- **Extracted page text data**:

++++++++

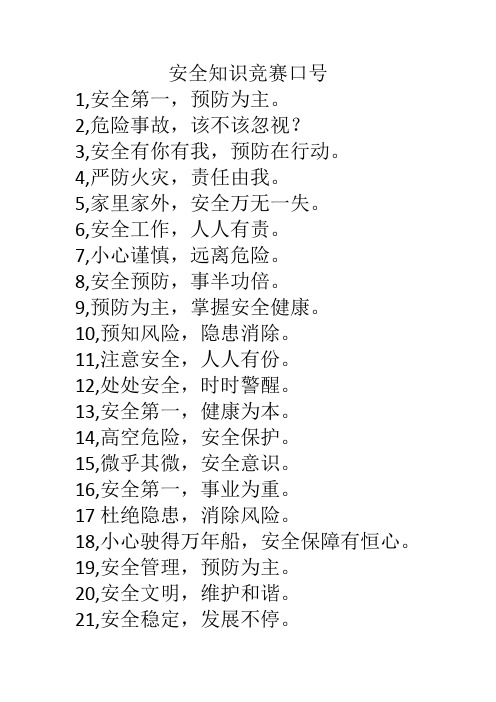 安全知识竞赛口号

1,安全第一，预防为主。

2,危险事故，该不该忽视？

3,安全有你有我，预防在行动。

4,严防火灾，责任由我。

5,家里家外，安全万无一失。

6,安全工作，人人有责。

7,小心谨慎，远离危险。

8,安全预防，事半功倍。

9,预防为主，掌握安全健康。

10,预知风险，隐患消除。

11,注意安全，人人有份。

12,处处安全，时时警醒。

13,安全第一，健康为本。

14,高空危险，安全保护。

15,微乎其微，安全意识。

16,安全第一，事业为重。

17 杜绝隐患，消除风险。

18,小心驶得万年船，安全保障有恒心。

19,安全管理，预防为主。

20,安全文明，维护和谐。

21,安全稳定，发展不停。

++++++++

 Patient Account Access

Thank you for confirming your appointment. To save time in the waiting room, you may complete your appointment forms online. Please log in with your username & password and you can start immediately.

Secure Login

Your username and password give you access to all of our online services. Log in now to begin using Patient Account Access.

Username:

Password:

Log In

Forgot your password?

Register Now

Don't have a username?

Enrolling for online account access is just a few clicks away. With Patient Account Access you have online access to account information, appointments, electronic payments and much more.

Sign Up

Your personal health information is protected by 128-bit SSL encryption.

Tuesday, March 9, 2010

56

++++++++

- **PROMPT**: Reproduce, character for character, only the lines of the preceding data that start at the line with "8,安全预防，事半功倍。" and end at the line with "21,安全稳定，发展不停。", both included.

- **RESPONSE**:
8,安全预防，事半功倍。

9,预防为主，掌握安全健康。

10,预知风险，隐患消除。

11,注意安全，人人有份。

12,处处安全，时时警醒。

13,安全第一，健康为本。

14,高空危险，安全保护。

15,微乎其微，安全意识。

16,安全第一，事业为重。

17 杜绝隐患，消除风险。

18,小心驶得万年船，安全保障有恒心。

19,安全管理，预防为主。

20,安全文明，维护和谐。

21,安全稳定，发展不停。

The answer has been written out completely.